Your child may have an interest or goal that seems out of reach. If you can tap into something your child is passionate about, you may be able to help them realize their passion. Most children don’t think of long-term projects, but you can show them how planning and budgeting their time and money can bring big rewards.
When my son was 14 years old, he showed an interest in sailing. We gave him a pile of Wooden Boat magazines and asked him to choose a small design which we could build together. He chose a 14-foot daysailer, and we spent Saturdays during the school year doing the project. Over time, his friends began hanging out with us. They also found the project interesting, and enjoyed seeing something develop from a sheet of plans to an actual sailboat. And when the project was done, there was a new activity to enjoy.
Your child might want to build a surfboard, restore an old car (and learn a lot in the process), sew a dress, build a guitar, make a treehouse, create a garden, make a mountain bike course, or take on some other big challenge. Of course, as a parent your participation is required to help finance the project and help see it to completion. But a long term project with your child is rewarding to the parent as well!
6. Acknowledge your child’s efforts in offline pursuits.
One of the appealing aspects of video games is that anyone can play and receive instant gratification. Other skills, such as playing music, require time, effort and self-discipline before they become truly enjoyable. You can help your children find satisfaction in offline pursuits by acknowledging their efforts and progress along the way.
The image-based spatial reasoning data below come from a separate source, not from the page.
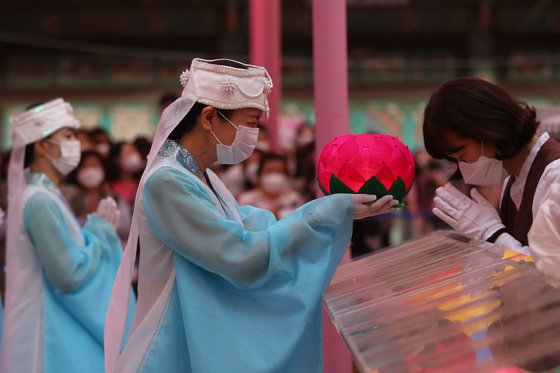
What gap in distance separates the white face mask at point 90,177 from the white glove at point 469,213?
125 inches

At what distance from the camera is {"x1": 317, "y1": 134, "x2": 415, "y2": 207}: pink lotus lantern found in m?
2.46

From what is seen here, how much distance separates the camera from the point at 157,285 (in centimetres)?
253

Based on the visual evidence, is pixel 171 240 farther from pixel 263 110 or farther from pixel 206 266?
pixel 263 110

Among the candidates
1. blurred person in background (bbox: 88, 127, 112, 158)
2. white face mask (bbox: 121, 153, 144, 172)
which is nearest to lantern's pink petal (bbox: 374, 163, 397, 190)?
white face mask (bbox: 121, 153, 144, 172)

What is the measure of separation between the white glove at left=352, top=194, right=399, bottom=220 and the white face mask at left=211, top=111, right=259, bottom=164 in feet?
1.27

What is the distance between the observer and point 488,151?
2672 mm

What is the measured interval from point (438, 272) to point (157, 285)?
30.0 inches

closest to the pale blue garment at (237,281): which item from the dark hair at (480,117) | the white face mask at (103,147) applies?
the dark hair at (480,117)

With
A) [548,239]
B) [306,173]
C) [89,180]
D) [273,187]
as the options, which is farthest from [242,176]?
[548,239]

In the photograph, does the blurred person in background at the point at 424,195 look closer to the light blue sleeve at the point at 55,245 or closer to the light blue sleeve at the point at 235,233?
the light blue sleeve at the point at 55,245

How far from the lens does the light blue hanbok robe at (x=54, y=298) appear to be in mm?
3775

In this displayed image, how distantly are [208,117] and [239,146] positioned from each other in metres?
0.12

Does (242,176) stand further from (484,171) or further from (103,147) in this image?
(484,171)

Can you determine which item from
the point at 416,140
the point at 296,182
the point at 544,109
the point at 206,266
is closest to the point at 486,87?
the point at 206,266
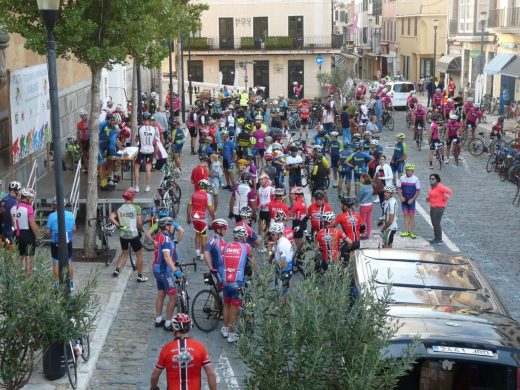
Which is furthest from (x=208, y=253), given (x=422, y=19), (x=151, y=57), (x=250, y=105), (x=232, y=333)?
(x=422, y=19)

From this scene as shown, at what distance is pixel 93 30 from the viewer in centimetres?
1421

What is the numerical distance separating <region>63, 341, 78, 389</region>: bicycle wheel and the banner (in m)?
7.61

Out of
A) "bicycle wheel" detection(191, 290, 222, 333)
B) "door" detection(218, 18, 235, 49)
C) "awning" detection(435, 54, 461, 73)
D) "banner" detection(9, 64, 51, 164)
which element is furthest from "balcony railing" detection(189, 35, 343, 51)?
"bicycle wheel" detection(191, 290, 222, 333)

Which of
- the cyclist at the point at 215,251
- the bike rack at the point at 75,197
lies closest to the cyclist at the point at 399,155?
the bike rack at the point at 75,197

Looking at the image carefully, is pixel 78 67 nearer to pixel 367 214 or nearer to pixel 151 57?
pixel 151 57

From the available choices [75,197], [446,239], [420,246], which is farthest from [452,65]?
[75,197]

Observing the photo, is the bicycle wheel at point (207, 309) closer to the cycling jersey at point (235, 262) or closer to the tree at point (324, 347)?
the cycling jersey at point (235, 262)

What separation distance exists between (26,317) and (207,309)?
13.8ft

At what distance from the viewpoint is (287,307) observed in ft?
21.1

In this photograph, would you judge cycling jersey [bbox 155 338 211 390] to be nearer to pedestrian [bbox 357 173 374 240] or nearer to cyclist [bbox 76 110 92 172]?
pedestrian [bbox 357 173 374 240]

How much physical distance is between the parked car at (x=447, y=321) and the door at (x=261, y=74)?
47.9 meters

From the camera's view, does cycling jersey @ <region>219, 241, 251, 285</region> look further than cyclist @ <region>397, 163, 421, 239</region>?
No

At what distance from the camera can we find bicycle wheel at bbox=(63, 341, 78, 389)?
9.48 metres

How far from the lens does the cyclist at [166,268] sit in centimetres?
1155
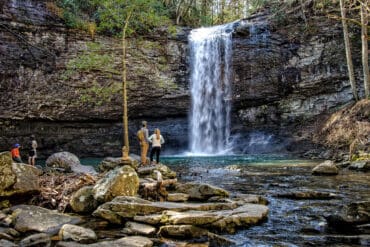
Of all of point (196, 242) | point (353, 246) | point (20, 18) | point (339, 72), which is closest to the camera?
point (353, 246)

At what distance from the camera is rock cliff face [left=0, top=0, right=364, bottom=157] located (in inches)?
908

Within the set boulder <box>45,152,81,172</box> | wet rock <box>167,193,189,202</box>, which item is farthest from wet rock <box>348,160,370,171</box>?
boulder <box>45,152,81,172</box>

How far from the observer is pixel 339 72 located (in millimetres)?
24562

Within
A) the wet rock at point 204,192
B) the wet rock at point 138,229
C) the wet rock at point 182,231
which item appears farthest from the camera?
the wet rock at point 204,192

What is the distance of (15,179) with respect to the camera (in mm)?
7047

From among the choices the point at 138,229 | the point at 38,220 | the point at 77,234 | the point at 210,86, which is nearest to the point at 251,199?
the point at 138,229

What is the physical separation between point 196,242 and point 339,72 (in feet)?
75.0

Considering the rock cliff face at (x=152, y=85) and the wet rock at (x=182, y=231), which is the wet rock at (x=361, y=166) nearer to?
the wet rock at (x=182, y=231)

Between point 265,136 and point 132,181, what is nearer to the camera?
point 132,181

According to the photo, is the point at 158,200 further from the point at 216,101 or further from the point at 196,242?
the point at 216,101

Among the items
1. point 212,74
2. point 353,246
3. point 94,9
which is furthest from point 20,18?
point 353,246

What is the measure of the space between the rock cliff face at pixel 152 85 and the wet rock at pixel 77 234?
60.4ft

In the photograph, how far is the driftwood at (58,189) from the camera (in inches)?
286

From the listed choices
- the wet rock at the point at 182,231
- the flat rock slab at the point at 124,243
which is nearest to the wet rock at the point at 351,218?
the wet rock at the point at 182,231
Research performed by Stanford psychologist Carol Dweck has found that the way parents offer approval affects the way children perform and the way they feel about themselves. Dweck has conducted studies in which adolescent subjects were given a set of difficult problems from an IQ test. Afterward, some of the young people were praised for their ability: ”You must be smart at this.” Others were praised for their efforts: “You must have worked very hard.” The kids who were complimented on their intelligence were much more likely to turn down the opportunity to do a challenging new task that they could learn from. They didn’t want to do anything that could expose their deficiencies and call into question their talent. Ninety percent of the kids who were praised for their hard work, however, were eager to take on the demanding new exercise.
7. Have family meals together.
Playing video games is often a solitary activity. Even when my son had friends over, they would often sit beside each other at their own laptops, playing in parallel but not together.
Eating dinner together as a family provides a valuable opportunity for communication. A scheduled meal together helps lift children from the isolated bubble of their game consoles and engage the other members of the family in the exchange of ideas. Family dinners should be a place for open discussion, where the children can discuss their gaming accomplishments, should they choose, and where they can also hear the interests of all family members, which helps put time spent gaming in perspective. Dinnertime is also an opportunity for family members to discuss a variety of interests outside of the video-game arena and plan upcoming activities.
A “Family Dinner Experiment” conducted by Oprah Winfrey in 1993 challenged five families to eat dinner together every night for a month for at least a half an hour. At first the families found it difficult but by the end of the study they wanted to continue eating dinner together. The biggest surprise for the parents was “how much their children treasured the dependable time with their parents at the table.”
Encouraging your child to spend less time playing video games requires more hands-on time from the parents. This is not always easy, given the busy schedules of parents today. But the rewards are rich as we see our children grow, and as we spend more time with them.
“Praise for Intelligence Can Undermine Children’s Motivation and Performance” by Claudia M. Mueller, Ph.D. & Carol S. Dweck, Ph.D. in Journal of Personality and Social Psychology, Vol. 75, No. 1.